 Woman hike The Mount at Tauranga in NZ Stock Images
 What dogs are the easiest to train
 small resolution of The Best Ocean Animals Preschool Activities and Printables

────────────────

» The task
The required output is the exact sequence of lines from the one containing "What dogs are the easiest to train" through the end of the listing, both endpoints included.

» Output of the exercise
 What dogs are the easiest to train
 small resolution of The Best Ocean Animals Preschool Activities and Printables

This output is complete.